- SOURCE EXTRACT -
And that perhaps explains Deputy Prime Minister L K Advani's reluctance to take up the issue with President George W Bush during his recent visit to Washington.
Asked about it at a press conference, Advani said he had not raised the issue at his meeting with Bush because it was not a problem for India, but a concern for American companies, which are seeking to cut costs to remain competitive.
That, he said, was something that American companies have to deal with.
There is a need to distinguish between law and public policy when dealing with the outsourcing ban legislation, said William Bierce of the New York law firm Bierce & Kenerson.
Under WTO's GATS, "It would appear valid for government procurement of services,'' he said. "Such 'Buy America' or 'Buy Local' laws are illegal under GATS when they relate to purchases by private buyers. But for government buyers of services, the GATS allows such favouritism to local service providers," Bierce said.
''As a beggar-thy-neighbour policy of keeping jobs at home, such legislation would help generate employment at a time of economic decline, reducing the costs of public welfare and other social costs,'' he said.
However, such legislations would not be good public policy, Bierce added.

- ACTIVITY LIST -
[A] In the article on outsourcing ban legislation, what reason did Advani give for not raising the issue with Bush?
[B] Write the next part of the article on outsourcing ban legislation, picking up after its final sentence.

(Source records)
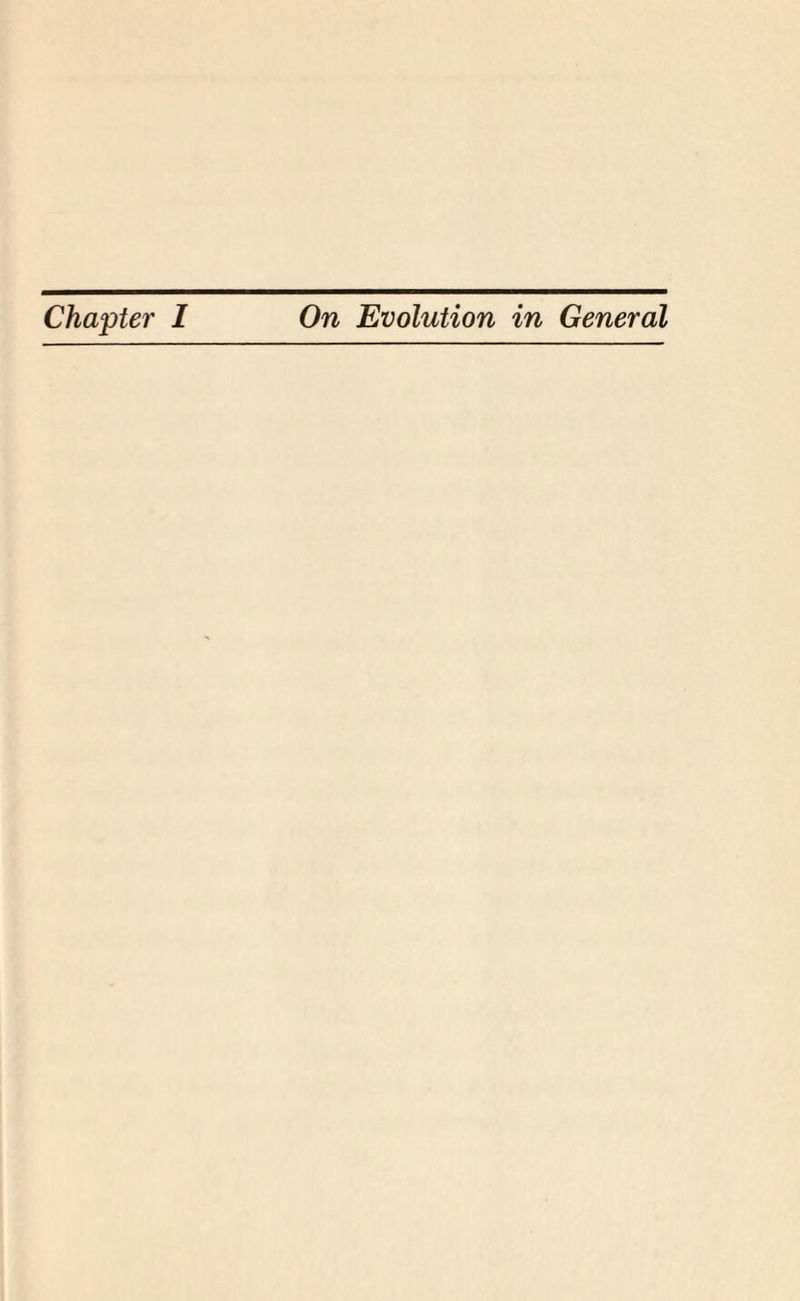 Chapter I On Evolution in General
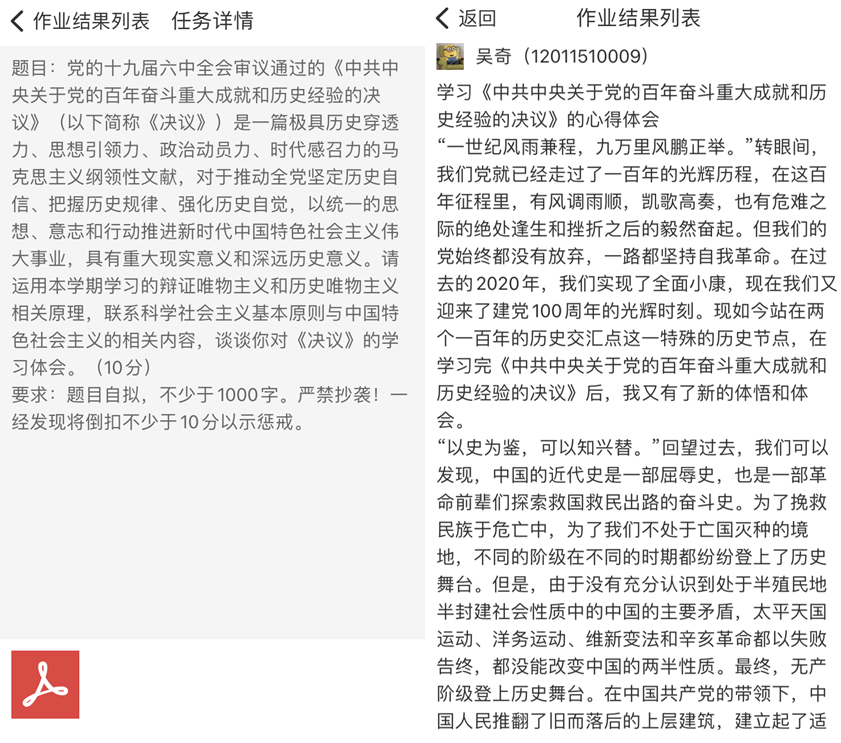 作业结果列表　任务详情

题目：党的十九届六中全会审议通过的《中共中央关于党的百年奋斗重大成就和历史经验的决议》（以下简称《决议》）是一篇极具历史穿透力、思想引领力、政治动员力、时代感召力的马克思主义纲领性文献，对于推动全党坚定历史自信、把握历史规律、强化历史自觉，以统一的思想、意志和行动推进新时代中国特色社会主义伟大事业，具有重大现实意义和深远历史意义。请运用本学期学习的辩证唯物主义和历史唯物主义相关原理，联系科学社会主义基本原则与中国特色社会主义的相关内容，谈谈你对《决议》的学习体会。（10分）
要求：题目自拟，不少于1000字。严禁抄袭！一经发现将倒扣不少于10分以示惩戒。

返回　作业结果列表

吴奇（12011510009）

学习《中共中央关于党的百年奋斗重大成就和历史经验的决议》的心得体会
“一世纪风雨兼程，九万里风鹏正举。”转眼间，我们党就已经走过了一百年的光辉历程，在这百年征程里，有风调雨顺，凯歌高奏，也有危难之际的绝处逢生和挫折之后的毅然奋起。但我们的党始终都没有放弃，一路都坚持自我革命。在过去的2020年，我们实现了全面小康，现在我们又迎来了建党100周年的光辉时刻。现如今站在两个一百年的历史交汇点这一特殊的历史节点，在学习完《中共中央关于党的百年奋斗重大成就和历史经验的决议》后，我又有了新的体悟和体会。
“以史为鉴，可以知兴替。”回望过去，我们可以发现，中国的近代史是一部屈辱史，也是一部革命前辈们探索救国救民出路的奋斗史。为了挽救民族于危亡中，为了我们不处于亡国灭种的境地，不同的阶级在不同的时期都纷纷登上了历史舞台。但是，由于没有充分认识到处于半殖民地半封建社会性质中的中国的主要矛盾，太平天国运动、洋务运动、维新变法和辛亥革命都以失败告终，都没能改变中国的两半性质。最终，无产阶级登上历史舞台。在中国共产党的带领下，中国人民推翻了旧而落后的上层建筑，建立起了适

- ANSWERS PER TASK -
[A] He said it was not a problem for India but a concern for American companies seeking to cut costs to remain competitive.

[B]
''Such legislations would deprive local governments of purchasing services at the cheapest price. It would hurt local taxpayers as consumers of government services.''
It was New Jersey which gave the lead in introducing anti-outsourcing legislation when in March 2002, New Jersey State Senator Shirley Turner introduced a Bill that would impose a 'Buy American' rule on all purchases in the state.
Under the Bill's provisions, for every state contract for services only US citizens and legal resident aliens shall be employed.
The Bill was inspired by the fact that recent published reports have indicated that telephone inquiries by welfare and food stamp clients under New Jersey's Families First Program were being handled by operators in Mumbai, after the contractor moved its operations outside of the United States as a cost-cutting measure.
The Bill was intended to ensure that State funds are used to employ people residing in the United States and to prevent the loss of jobs to foreign countries.